Ocorre que todo esse processo de aprimoramento e adequação da legislação à realidade social e, posteriormente, de construção e consolidação do conhecimento jurídico por parte dos operadores do Direito tão mais substancial e seguro se torna quanto mais debatidas forem suas bases teóricas e empíricas. Logo, nesse curto espaço de tempo da vigência da Lei no 11.689/2008, é natural que questões referentes ao novo procedimento do Júri ainda não tenham sido debatidas a contento pela doutrina nem levadas ao conhecimento dos Tribunais pátrios, de modo a criar jurisprudência sobre o tema.

Entre tais questões, pretendemos aqui destacar o procedimento de alistamento de jurados, disciplinado pelo artigo 425, § 2o, do Código de Processo Penal, sobre o qual a falta de reflexão mais aprofundada tem acarretado interpretações imprecisas, gerando ônus produtivo desnecessário e ilegal às empresas do setor privado.

Vale destacar, de início, que antes da mencionada reforma legislativa, o procedimento de alistamento era previsto no artigo 439, segundo o qual o Juiz poderia requisitar “às autoridades locais, associações de classe, sindicatos profissionais e repartições públicas” a indicação de pessoas para compor a lista anual de jurados do Tribunal do Júri. Sensível à constatação de que o recrutamento junto a essas entidades mostrava-se ineficaz para fazer do Júri Popular um espaço plural, menos elitista e reflexo da heterogeneidade da nossa sociedade, o legislador alterou o procedimento para permitir que o Juiz pudesse requisitar a indicação dos jurados “às autoridades locais, associações de classe e de bairro, entidades associativas e culturais, instituições de ensino em geral, universidades, sindicatos, repartições públicas e outros núcleos comunitários”.

A toda evidência, houve um alargamento do espectro de entidades potencialmente indicadoras de membros do Júri, cuja natureza igualmente sinaliza o propósito democratizante da reforma processual. Em suma, daquele momento em diante o Juiz poderia com mais facilidade formular uma lista composta por pessoas dos mais diferentes estratos sociais, idades, raças, credos e ideologias, antes excluídas da composição do Júri Popular.

Como se verá adiante, tal digressão é fundamental para demonstrar a natureza taxativa do rol de entidades elencadas no § 2o, do art. 425 do CPP, dispositivo claramente redigido de modo a discriminar todas as categorias de pessoas e organismos a quem poderá o Juiz Presidente do Tribunal do Júri, de acordo com a sua discricionariedade, porém de forma cogente, requisitar a apresentação de nomes para integrarem a lista anual de Jurados.

Note-se que muito embora o dispositivo não seja exaustivo[1] na discriminação de todas as pessoas e organismos compreendidos nas categorias citadas — salutarmente permitindo que o Magistrado, de acordo com a realidade local, escolha dentre as várias autoridades, sindicatos, universidades, núcleos comunitários, etc. —, é cabalmente taxativo[2] ao vincular a obrigatoriedade de fornecimento de tal relação de nomes tão somente àquelas categorias de pessoas e organismos contemplados em seu texto.

---

- ENUNCIADO -
Indique se cada uma das afirmações abaixo está de acordo com o texto sobre o alistamento de jurados, respondendo sim ou não e citando literalmente o trecho do texto que decide a questão.
1. Antes da reforma, o procedimento de alistamento de jurados estava previsto no artigo 439.
2. Com a alteração, universidades passaram a figurar entre as entidades às quais o Juiz pode requisitar a indicação de jurados.
3. Os Tribunais pátrios já formaram jurisprudência sobre o novo procedimento do Júri.
O material que se segue não guarda relação com o texto.

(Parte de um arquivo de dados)
---

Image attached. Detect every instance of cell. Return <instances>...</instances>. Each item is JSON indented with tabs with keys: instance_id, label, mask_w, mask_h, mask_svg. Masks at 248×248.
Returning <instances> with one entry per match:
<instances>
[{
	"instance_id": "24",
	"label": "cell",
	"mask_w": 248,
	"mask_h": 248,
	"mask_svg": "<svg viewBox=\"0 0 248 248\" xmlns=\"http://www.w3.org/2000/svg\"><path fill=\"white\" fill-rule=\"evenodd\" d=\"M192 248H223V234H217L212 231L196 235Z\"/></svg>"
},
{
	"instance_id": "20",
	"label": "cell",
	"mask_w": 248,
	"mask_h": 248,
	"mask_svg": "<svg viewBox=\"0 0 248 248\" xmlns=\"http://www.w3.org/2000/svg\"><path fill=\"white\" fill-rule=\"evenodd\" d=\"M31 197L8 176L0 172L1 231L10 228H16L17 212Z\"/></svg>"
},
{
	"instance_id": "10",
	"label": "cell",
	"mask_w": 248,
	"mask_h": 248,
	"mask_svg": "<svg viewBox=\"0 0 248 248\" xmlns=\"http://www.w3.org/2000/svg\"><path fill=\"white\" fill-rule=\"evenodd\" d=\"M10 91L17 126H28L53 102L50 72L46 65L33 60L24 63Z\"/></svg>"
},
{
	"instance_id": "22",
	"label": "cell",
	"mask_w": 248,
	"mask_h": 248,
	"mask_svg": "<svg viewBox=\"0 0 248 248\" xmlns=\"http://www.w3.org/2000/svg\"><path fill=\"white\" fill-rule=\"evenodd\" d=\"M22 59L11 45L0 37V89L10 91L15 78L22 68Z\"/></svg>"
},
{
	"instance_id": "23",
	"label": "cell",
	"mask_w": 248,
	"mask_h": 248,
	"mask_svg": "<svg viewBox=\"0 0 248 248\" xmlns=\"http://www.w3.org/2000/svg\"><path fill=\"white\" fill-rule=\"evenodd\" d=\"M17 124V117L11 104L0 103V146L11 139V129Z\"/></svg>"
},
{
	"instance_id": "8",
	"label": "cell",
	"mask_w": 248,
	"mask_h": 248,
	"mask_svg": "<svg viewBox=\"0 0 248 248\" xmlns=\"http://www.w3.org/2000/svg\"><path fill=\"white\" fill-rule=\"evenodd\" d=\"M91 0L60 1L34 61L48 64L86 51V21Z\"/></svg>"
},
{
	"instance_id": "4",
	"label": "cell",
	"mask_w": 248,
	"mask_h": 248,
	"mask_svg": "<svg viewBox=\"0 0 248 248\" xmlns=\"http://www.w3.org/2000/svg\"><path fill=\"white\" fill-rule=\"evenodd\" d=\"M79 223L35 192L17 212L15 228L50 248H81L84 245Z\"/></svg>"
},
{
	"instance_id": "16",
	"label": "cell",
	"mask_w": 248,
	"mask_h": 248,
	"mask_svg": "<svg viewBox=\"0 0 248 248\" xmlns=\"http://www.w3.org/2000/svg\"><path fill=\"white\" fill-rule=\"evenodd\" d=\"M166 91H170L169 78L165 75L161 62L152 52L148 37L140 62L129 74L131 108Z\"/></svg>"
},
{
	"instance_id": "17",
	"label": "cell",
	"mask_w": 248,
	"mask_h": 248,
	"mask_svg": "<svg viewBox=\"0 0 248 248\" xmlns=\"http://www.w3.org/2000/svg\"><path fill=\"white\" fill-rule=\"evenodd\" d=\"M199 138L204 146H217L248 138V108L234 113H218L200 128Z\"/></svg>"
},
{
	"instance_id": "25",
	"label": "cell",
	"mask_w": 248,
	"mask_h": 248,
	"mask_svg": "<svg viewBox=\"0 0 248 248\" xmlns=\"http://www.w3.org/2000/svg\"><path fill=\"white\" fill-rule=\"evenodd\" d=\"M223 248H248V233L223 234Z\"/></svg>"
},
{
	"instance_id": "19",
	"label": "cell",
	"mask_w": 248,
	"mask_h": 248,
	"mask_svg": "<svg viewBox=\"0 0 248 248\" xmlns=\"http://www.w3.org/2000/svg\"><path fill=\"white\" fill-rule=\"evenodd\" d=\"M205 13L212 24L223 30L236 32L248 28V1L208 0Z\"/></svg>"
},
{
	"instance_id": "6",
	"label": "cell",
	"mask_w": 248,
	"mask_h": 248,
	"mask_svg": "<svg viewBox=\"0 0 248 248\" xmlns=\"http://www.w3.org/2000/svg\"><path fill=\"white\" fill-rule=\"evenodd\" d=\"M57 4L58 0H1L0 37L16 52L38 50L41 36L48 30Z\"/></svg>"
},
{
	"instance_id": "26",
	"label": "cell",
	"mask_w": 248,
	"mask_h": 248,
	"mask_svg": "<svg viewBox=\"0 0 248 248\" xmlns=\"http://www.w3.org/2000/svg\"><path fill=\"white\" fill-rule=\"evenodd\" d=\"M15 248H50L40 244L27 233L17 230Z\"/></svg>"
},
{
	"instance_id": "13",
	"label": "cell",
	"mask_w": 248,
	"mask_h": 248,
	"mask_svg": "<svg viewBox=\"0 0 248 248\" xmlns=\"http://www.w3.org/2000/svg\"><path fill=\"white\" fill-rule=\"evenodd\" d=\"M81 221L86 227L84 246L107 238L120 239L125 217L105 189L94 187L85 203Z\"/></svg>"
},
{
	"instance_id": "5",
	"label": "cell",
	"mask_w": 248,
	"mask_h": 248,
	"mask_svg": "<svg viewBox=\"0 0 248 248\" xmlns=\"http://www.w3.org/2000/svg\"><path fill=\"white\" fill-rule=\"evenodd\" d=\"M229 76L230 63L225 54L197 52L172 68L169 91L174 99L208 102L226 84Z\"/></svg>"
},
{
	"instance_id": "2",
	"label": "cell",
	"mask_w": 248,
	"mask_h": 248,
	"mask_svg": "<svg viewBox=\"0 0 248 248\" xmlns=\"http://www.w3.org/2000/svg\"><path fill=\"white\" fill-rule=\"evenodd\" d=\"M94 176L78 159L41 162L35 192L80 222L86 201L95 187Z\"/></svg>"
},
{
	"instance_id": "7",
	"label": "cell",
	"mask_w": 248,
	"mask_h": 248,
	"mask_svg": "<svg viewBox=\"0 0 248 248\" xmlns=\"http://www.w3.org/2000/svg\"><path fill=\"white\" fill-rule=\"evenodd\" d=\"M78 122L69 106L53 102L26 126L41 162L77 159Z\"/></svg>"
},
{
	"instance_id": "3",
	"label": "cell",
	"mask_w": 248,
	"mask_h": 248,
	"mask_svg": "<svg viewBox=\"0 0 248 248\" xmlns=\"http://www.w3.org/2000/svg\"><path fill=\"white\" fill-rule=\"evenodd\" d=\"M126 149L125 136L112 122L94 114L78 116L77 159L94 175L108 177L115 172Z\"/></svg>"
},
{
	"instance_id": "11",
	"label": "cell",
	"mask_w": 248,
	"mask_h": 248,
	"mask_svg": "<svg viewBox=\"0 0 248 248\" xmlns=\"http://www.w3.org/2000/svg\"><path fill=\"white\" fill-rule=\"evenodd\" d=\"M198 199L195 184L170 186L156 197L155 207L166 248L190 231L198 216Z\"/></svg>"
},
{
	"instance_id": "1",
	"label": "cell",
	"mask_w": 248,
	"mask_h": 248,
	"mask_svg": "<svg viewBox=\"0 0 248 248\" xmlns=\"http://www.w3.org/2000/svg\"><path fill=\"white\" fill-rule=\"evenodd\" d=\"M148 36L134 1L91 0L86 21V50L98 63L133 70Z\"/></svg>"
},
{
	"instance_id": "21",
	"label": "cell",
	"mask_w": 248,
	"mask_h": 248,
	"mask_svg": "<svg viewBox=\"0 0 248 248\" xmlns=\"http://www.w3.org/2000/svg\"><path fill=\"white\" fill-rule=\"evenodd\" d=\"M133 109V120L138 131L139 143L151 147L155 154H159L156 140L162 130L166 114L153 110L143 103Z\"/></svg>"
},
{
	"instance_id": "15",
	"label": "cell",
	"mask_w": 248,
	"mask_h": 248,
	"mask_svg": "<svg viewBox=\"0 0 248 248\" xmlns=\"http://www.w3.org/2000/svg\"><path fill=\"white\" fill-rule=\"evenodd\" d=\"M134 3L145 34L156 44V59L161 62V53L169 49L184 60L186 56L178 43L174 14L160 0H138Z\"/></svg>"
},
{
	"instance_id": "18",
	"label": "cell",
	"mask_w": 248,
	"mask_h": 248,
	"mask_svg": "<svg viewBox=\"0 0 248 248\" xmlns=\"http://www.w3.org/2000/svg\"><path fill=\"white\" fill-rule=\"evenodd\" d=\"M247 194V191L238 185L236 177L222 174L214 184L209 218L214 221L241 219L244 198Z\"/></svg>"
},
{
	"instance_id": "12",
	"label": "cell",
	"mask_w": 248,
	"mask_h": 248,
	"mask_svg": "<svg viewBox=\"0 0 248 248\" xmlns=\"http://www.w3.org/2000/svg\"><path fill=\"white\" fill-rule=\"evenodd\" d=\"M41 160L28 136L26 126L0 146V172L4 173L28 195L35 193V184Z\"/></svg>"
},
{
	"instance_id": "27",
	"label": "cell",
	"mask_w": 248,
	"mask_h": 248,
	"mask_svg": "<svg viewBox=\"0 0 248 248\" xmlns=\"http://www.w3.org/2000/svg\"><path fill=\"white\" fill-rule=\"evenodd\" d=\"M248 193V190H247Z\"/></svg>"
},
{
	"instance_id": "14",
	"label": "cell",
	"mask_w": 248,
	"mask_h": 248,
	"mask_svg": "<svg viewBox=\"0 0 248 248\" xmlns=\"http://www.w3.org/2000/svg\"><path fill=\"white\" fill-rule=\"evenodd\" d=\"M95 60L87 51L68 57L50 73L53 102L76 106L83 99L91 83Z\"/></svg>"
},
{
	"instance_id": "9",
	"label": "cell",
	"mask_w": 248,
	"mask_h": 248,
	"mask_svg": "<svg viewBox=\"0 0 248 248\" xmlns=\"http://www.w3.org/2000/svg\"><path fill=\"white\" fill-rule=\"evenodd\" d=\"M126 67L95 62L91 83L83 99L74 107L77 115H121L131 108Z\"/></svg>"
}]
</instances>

---

- RESPOSTA -
1. Sim: "antes da mencionada reforma legislativa, o procedimento de alistamento era previsto no artigo 439".
2. Sim: "instituições de ensino em geral, universidades, sindicatos, repartições públicas e outros núcleos comunitários".
3. Não: "ainda não tenham sido debatidas a contento pela doutrina nem levadas ao conhecimento dos Tribunais pátrios, de modo a criar jurisprudência sobre o tema".